The NFL also forcefully challenged the findings of Boston University scientists Robert Stern and Ann McKee, whose work was profiled in the PBS documentary “League of Denial.” In 2010, the NFL gave $1 million to Boston University, which became the preferred brain facility of the league. But that relationship reportedly withered after the CTE studies, although the brain bank is funded by a National Institutes of Health grant that is partly funded by the league.

That 2013 study found CTE in 45 of 46 brains of deceased NFL players. And in September, McKee updated the study and disclosed that the count had now reached 76 of 79 brains of deceased NFL players at the bank showing signs of CTE. She also has said that no one younger than 14 years old should play football.

She declined to comment for this story, and Stern, who provided a free opinion opposing the settlement to the court, said during a break in the hearing that he preferred not to get into a back and forth.

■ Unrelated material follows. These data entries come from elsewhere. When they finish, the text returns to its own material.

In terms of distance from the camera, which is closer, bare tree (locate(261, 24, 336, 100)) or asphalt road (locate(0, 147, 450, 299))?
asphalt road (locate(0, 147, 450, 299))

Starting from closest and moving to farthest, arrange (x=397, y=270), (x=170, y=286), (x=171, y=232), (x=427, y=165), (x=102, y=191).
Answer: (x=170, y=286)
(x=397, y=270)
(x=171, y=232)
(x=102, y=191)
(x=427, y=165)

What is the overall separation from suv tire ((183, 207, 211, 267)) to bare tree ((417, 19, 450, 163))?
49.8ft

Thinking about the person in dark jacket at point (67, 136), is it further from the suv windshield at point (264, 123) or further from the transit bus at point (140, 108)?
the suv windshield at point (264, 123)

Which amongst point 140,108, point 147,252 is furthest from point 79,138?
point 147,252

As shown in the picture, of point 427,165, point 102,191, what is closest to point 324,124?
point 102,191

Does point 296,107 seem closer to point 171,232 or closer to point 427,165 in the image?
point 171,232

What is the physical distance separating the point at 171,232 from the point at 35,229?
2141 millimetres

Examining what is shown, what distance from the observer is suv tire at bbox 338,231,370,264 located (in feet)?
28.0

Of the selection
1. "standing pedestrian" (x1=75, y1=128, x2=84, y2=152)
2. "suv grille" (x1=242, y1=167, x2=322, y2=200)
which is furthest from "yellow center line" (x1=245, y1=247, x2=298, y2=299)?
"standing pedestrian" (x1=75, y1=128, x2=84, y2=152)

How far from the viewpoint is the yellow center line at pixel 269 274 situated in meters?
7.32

The NFL had never formally responded to McKee’s research until now. Doing so may bring the player safety debate back into the public eye.

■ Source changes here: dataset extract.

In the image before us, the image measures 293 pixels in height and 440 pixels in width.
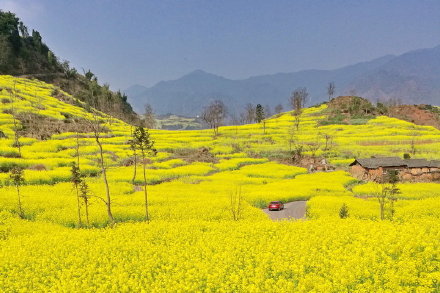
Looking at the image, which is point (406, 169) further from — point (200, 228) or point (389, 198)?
point (200, 228)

The league wrote of the Boston University research in its filing, “The NFL Parties do not accept the research … and reserve the right to contest the research on all fronts in any litigation.”

And attached to the court filings is the declaration of Kristine Yaffe, professor in the departments of psychiatry, neurology and epidemiology at the University of California, San Francisco. Her 31-page opinion, commissioned by the NFL for submission to the court, concluded that there are many epidemiological issues with the Boston University brain studies.

“[L]ess than 200 brains diagnosed with CTE have been examined, and there have been no long term, prospective, or highly-controlled studies,” she wrote. “The McKee study contains many … potential biases. First, the sample involved in the McKee Study was self-selected: the subjects donated their brains to Boston University likely because they suspected they were suffering from CTE. And family members agreed to allow for a pathological review of the subjects’ brains likely for the same reason. This is known as referral bias. Second, the study lacked proper control subjects to compare against the participating subjects. Third, retrospectively interviewing family members who suspected their deceased relatives had CTE and who were being asked to recall alleged symptoms that occurred months or years before the interviews — without any medical training in assessing symptoms — is filled with limitations. This is known as information or recall bias.”

Her opinion about the Boston University study appears to have hit home with U.S. District Judge Anita Brody, who interrupted a lawyer extolling the CTE study to ask whether it indeed relied on family members of the deceased to provide critical information.

Chris Nowinski, who works with Stern and McKee through his Sports Legacy Institute, a concussion awareness advocacy organization tied to Boston University, said of the NFL’s questioning stance last week, “The same stuff was written about tobacco, asbestos and lung cancer.”

By highlighting shortcomings in studies linking concussions to brain injuries, the league is arguing that the retirees’ case would fall apart at trial and they would get nothing.

Birnbaum and another league counsel, Brad Karp, declined to comment further after last week’s hearing other than to say the NFL is pleased with how the proceeding fared.

But highlighting alleged shakiness in the science of concussions could undercut efforts to make the game safer.

Eugene Kublanovsky, who represents the Parents Concussion Coalition, a group that advocates for concussion education and that last week asked the court to reject the settlement, sharply criticized the NFL.

“It does not appear that the NFL concedes — even a little — that there exists a link between [Mild Traumatic Brain Injury] and CTE,” he said. “This position stands in stark contrast to findings by other experts.”

He added, “The NFL’s position is truly disappointing, to say the least.”